*** Opening of Exercise text ***

Help the Military Square Away Domestic and Sexual Violence
Every year amidst the "Save Your Ta-tas" and the barrage of pink soup labels at the Commissary (grocery store for you civilians) another awareness campaign gets lost while everyone is coyly posting "on the kitchen counter" in their Facebook status. This is one, however, that I really think could be boosted with awareness gimmicks, but somehow I don't think "green and purple, around my throat" would be as fun in 140 characters or less.
October is Domestic Violence Awareness Month. It is something I hear and read about a lot less than I do about Breast Cancer Awareness in October. Honestly I don't think either gets fair coverage when it is covered, but DV certainly isn't the hot pink ticket of the month.
But the military, and certainly the Army from where I am sitting on a U.S. Army Garrison overseas, picks up the ball and runs for the month, boosting its anti-violence awareness programs. The Defense Department and President Obama issued a proclamation making domestic violence a priority for the month of October (and the entire year), highlighting programs available to the military community and emphasizing the importance of early recognition and structural support for victims.

*** Close of Exercise text ***
*** Opening of Records provided ***

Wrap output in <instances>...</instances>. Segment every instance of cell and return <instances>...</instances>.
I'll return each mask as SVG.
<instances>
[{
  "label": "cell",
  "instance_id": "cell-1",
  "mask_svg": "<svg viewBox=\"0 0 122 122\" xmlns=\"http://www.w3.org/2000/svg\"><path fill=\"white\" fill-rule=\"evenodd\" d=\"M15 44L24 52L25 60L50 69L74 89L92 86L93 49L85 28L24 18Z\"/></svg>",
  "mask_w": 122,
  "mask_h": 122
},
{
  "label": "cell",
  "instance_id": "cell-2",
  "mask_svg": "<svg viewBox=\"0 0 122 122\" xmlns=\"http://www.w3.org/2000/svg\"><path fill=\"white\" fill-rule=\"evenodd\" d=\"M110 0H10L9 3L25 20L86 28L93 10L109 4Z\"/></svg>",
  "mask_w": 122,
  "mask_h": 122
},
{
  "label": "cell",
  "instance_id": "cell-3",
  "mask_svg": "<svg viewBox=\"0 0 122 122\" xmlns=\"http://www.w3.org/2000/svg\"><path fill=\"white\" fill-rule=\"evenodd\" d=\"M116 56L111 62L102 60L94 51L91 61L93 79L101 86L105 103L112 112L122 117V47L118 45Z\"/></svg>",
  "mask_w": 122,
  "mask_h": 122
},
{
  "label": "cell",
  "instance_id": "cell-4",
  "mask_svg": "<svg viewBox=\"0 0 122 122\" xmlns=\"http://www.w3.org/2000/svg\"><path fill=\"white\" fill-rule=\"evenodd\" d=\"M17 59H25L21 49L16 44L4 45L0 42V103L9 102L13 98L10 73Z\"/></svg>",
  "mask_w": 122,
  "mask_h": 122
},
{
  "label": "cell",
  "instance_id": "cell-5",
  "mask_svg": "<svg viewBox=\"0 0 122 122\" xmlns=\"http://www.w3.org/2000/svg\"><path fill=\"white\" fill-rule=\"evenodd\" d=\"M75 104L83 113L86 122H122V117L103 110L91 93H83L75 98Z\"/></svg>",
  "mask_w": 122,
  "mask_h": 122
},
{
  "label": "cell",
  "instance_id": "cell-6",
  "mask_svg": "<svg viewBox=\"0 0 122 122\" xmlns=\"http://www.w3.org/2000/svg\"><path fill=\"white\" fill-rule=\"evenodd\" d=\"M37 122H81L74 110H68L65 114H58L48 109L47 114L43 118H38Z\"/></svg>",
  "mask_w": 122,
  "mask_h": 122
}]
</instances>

*** Close of Records provided ***

- Exercise requirements: Reproduce, word for word, the stretch from "October is Domestic" through "of the month." in the piece on domestic violence awareness in the military.

- Task output:
October is Domestic Violence Awareness Month. It is something I hear and read about a lot less than I do about Breast Cancer Awareness in October. Honestly I don't think either gets fair coverage when it is covered, but DV certainly isn't the hot pink ticket of the month.